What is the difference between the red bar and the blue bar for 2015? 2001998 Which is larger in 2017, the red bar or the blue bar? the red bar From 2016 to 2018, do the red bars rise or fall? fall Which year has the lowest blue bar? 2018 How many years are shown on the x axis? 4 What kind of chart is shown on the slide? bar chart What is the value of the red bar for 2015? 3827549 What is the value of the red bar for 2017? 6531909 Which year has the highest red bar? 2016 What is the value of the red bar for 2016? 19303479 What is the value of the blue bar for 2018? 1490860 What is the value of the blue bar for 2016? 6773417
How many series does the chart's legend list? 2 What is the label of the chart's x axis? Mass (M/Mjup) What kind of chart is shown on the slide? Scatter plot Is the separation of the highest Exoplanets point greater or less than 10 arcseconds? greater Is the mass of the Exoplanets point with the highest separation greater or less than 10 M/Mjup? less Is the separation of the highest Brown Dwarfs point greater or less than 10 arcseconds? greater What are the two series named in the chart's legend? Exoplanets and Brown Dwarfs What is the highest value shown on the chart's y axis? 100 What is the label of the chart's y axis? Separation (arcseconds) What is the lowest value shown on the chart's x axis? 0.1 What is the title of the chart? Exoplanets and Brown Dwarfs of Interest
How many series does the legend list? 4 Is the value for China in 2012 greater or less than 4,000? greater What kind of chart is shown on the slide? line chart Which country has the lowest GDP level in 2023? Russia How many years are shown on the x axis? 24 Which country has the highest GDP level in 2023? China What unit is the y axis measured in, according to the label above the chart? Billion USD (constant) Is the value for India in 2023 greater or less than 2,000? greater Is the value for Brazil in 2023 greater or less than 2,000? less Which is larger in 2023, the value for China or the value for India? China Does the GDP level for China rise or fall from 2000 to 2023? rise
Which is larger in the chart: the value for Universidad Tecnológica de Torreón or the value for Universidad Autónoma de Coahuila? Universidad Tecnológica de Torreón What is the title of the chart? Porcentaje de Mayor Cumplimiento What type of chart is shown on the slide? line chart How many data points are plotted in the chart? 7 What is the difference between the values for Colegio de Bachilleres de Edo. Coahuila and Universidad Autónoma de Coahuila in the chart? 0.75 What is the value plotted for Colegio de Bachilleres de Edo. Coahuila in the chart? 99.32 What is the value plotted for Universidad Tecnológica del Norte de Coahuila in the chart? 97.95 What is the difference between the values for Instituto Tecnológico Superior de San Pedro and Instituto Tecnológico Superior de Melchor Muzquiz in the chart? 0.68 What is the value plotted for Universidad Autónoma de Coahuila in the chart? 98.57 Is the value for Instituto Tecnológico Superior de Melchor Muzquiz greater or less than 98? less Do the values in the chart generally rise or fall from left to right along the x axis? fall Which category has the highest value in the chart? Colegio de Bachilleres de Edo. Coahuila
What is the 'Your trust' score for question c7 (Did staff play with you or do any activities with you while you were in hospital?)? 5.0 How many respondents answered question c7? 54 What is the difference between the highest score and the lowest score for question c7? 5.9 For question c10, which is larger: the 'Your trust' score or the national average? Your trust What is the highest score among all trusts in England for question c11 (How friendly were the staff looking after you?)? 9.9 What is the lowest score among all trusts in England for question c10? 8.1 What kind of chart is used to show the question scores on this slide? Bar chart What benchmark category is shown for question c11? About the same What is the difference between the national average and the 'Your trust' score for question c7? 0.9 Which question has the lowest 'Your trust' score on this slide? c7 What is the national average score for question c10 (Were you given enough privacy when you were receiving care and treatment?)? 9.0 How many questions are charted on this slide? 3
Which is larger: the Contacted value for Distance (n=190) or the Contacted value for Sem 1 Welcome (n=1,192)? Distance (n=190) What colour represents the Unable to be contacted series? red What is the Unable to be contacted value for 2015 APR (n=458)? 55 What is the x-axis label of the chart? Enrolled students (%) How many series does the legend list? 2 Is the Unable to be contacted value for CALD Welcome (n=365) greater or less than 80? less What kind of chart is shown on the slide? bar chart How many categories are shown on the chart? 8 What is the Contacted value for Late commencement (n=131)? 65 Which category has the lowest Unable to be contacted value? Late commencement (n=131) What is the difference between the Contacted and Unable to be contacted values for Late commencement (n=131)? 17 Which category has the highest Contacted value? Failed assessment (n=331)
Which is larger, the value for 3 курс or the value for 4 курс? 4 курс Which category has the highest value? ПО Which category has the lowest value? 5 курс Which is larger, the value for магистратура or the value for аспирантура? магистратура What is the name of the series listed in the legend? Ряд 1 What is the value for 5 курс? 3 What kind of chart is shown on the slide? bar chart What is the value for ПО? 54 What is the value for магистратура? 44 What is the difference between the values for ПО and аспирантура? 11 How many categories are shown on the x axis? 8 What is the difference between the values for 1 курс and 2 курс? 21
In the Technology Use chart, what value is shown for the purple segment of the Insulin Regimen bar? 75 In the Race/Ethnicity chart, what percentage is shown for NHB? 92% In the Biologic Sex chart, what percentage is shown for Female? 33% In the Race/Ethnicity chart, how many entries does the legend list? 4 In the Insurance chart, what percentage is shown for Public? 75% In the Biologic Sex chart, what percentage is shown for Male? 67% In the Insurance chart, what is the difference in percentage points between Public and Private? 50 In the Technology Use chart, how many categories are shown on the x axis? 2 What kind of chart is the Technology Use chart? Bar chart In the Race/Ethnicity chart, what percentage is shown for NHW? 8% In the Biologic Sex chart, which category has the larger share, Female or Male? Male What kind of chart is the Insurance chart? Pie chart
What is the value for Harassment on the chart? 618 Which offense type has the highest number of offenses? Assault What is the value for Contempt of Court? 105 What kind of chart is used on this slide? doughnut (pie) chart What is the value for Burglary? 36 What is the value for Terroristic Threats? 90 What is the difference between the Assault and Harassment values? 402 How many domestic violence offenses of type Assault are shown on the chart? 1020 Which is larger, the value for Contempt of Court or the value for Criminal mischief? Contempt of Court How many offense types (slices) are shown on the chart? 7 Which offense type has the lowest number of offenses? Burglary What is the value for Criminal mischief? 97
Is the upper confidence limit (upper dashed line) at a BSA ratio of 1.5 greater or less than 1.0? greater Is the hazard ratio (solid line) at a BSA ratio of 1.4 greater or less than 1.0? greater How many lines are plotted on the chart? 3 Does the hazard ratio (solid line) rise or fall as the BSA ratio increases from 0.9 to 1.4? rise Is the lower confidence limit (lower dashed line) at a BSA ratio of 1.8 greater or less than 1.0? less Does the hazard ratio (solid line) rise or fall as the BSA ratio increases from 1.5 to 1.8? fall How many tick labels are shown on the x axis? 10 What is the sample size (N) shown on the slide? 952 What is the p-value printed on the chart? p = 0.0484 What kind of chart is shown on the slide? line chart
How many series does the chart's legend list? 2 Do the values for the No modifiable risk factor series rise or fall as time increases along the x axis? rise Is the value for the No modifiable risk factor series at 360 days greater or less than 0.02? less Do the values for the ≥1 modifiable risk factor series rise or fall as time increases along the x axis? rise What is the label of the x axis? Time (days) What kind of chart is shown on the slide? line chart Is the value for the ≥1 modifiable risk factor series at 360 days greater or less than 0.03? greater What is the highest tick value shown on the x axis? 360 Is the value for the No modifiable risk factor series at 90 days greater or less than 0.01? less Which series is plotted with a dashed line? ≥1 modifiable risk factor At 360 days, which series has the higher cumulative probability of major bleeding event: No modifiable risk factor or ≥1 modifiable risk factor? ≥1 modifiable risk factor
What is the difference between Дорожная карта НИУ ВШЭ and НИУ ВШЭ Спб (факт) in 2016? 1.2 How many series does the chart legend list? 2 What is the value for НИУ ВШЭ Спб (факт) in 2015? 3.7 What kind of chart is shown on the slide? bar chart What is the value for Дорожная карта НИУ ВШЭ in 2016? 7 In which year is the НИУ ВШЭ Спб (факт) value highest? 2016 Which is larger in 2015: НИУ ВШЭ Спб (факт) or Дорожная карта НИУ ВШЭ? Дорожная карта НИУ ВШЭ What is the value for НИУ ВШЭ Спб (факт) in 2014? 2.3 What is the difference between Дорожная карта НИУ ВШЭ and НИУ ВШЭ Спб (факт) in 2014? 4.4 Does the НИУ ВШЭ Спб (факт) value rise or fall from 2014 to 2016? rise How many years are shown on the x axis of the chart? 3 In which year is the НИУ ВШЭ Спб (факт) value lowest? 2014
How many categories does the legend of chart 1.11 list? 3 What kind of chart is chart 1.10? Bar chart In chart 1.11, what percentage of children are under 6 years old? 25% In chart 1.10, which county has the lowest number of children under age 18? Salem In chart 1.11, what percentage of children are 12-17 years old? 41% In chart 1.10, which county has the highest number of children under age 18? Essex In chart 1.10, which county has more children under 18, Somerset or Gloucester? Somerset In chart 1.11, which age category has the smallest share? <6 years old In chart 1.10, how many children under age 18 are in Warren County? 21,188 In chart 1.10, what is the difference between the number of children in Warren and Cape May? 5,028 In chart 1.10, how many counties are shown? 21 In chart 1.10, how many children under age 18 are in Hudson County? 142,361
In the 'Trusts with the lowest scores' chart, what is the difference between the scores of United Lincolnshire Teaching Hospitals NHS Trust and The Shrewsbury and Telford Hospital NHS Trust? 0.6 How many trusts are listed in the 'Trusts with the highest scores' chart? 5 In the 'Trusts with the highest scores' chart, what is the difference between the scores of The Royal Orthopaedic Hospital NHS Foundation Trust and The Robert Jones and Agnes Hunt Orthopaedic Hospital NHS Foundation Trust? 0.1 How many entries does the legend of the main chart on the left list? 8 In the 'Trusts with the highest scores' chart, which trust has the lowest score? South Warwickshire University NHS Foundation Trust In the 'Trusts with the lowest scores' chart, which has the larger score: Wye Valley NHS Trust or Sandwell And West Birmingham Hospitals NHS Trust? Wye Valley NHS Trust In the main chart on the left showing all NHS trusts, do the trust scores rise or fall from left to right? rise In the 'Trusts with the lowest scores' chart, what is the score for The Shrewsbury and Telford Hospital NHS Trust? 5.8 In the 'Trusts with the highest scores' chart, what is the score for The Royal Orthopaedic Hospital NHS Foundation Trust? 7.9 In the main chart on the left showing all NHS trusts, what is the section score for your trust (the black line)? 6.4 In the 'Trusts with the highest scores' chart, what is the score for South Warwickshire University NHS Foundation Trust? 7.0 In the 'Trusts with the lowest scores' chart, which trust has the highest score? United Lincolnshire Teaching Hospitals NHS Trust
::::::
:: REQUIREMENT ::
Render everything from the start of the records through the line containing "How many series does the chart's legend list? 2 What", inclusive, as a Markdown table with the columns Row and Record, numbering each line and omitting blank lines.

:: THE ANSWER ::
| Row | Record |
|---|---|
| 1 | What is the difference between the red bar and the blue bar for 2015? 2001998 Which is larger in 2017, the red bar or the blue bar? the red bar From 2016 to 2018, do the red bars rise or fall? fall Which year has the lowest blue bar? 2018 How many years are shown on the x axis? 4 What kind of chart is shown on the slide? bar chart What is the value of the red bar for 2015? 3827549 What is the value of the red bar for 2017? 6531909 Which year has the highest red bar? 2016 What is the value of the red bar for 2016? 19303479 What is the value of the blue bar for 2018? 1490860 What is the value of the blue bar for 2016? 6773417 |
| 2 | How many series does the chart's legend list? 2 What is the label of the chart's x axis? Mass (M/Mjup) What kind of chart is shown on the slide? Scatter plot Is the separation of the highest Exoplanets point greater or less than 10 arcseconds? greater Is the mass of the Exoplanets point with the highest separation greater or less than 10 M/Mjup? less Is the separation of the highest Brown Dwarfs point greater or less than 10 arcseconds? greater What are the two series named in the chart's legend? Exoplanets and Brown Dwarfs What is the highest value shown on the chart's y axis? 100 What is the label of the chart's y axis? Separation (arcseconds) What is the lowest value shown on the chart's x axis? 0.1 What is the title of the chart? Exoplanets and Brown Dwarfs of Interest |